- _Requisito_: No trecho do texto, em quantos dos 107 dias letivos do primeiro semestre todos os colégios da rede municipal abriram sem a interferência de tiroteios?

- _Trecho do texto_:
RIO — A rotina aterrorizante que estudantes cariocas têm vivido em escolas localizadas em áreas conflagradas — e que traduzida em números mostra que, dos 107 dias letivos do primeiro semestre, em apenas oito todos os colégios da rede municipal abriram sem a interferência de tiroteios, segundo a prefeitura — foi debatida nesta quinta-feira, em Genebra, durante um evento do Fundo das Nações Unidas para a Infância (Unicef). De acordo com o órgão, submetidos regularmente ao medo de serem atingidos por balas perdidas, alunos do Rio estão sob grande risco de não desenvolverem integralmente o seu potencial.

De acordo com o Unicef, “estudos mostram que interrupções repetidas em ambientes de violência afetam negativamente a habilidade das crianças de se concentrarem e aprenderem sem medo. Precisar buscar abrigo e esconderijo e até testemunhar episódios de violência têm um grande impacto psicossocial nas crianças e várias relatam sofrerem de síndromes de estresse, como pesadelos e crises de ansiedade. Crescer em um ambiente com frequentes episódios de violência armada também pode fazer com que as crianças percebam a violência como o procedimento normal na resolução de conflitos”.

- _Dados brutos_:
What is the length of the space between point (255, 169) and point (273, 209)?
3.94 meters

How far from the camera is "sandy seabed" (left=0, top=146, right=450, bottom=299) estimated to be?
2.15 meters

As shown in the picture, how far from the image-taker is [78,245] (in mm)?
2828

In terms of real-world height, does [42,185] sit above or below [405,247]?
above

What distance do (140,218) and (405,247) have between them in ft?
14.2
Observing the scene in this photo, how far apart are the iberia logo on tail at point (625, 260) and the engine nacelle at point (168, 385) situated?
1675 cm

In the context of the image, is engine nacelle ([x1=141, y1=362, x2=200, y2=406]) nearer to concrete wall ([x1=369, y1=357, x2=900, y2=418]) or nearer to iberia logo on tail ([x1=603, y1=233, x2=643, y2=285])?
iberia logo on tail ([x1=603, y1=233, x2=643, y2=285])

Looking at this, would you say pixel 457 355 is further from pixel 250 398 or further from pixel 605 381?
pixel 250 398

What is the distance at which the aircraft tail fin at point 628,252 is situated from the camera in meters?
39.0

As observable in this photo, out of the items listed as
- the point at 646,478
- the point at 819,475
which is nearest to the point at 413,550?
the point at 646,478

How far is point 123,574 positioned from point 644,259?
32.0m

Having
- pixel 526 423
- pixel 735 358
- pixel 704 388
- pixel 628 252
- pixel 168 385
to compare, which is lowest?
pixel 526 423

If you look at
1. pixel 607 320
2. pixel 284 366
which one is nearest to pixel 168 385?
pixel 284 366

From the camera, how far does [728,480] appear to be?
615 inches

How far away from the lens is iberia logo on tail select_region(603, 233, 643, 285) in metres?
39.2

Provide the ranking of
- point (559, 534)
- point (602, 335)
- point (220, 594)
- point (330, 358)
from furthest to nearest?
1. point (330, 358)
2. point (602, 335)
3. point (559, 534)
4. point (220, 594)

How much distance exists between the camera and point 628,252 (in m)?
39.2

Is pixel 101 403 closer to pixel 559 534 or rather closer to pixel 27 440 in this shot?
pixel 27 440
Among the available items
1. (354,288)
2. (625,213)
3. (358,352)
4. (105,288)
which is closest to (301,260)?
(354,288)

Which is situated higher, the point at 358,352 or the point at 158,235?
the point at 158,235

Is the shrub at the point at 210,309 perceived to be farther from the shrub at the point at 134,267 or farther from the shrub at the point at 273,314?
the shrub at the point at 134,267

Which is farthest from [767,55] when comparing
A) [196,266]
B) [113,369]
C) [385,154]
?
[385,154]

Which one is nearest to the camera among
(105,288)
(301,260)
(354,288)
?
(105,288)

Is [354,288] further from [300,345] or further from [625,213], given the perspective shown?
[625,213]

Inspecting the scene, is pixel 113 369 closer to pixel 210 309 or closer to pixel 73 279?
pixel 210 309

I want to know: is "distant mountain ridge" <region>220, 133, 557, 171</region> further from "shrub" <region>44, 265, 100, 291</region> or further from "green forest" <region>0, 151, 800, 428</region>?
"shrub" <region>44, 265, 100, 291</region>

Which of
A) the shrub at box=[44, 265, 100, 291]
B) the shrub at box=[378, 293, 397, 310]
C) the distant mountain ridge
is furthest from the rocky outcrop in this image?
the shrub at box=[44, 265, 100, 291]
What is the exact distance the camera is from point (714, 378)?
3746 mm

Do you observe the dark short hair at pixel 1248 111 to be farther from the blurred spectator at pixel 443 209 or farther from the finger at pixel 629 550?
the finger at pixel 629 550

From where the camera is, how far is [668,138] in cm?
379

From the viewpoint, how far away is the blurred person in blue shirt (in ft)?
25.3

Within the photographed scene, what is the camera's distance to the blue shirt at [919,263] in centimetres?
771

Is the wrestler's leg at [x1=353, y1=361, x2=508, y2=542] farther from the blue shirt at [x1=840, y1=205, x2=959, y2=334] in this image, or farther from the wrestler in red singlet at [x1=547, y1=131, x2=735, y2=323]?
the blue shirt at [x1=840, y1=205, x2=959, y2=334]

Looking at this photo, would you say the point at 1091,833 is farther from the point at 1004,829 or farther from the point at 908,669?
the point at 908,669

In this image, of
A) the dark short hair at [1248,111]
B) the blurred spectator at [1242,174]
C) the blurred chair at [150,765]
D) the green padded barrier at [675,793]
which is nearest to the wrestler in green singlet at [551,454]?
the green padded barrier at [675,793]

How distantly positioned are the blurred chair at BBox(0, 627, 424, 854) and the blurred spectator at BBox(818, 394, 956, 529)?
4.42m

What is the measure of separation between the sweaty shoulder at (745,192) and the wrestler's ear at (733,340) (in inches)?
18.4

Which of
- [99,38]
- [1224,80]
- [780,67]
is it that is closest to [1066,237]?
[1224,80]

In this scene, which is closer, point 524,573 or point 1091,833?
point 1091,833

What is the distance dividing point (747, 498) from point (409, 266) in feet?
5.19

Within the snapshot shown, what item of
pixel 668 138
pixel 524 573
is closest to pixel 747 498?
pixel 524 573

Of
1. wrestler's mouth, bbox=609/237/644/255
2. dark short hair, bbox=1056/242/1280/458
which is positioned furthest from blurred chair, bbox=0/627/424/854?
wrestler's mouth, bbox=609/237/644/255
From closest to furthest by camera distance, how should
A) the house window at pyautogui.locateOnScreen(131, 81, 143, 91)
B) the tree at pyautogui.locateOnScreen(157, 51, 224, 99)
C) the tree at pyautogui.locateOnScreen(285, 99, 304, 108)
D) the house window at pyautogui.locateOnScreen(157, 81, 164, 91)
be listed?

- _Resposta correta_: Em apenas oito dias.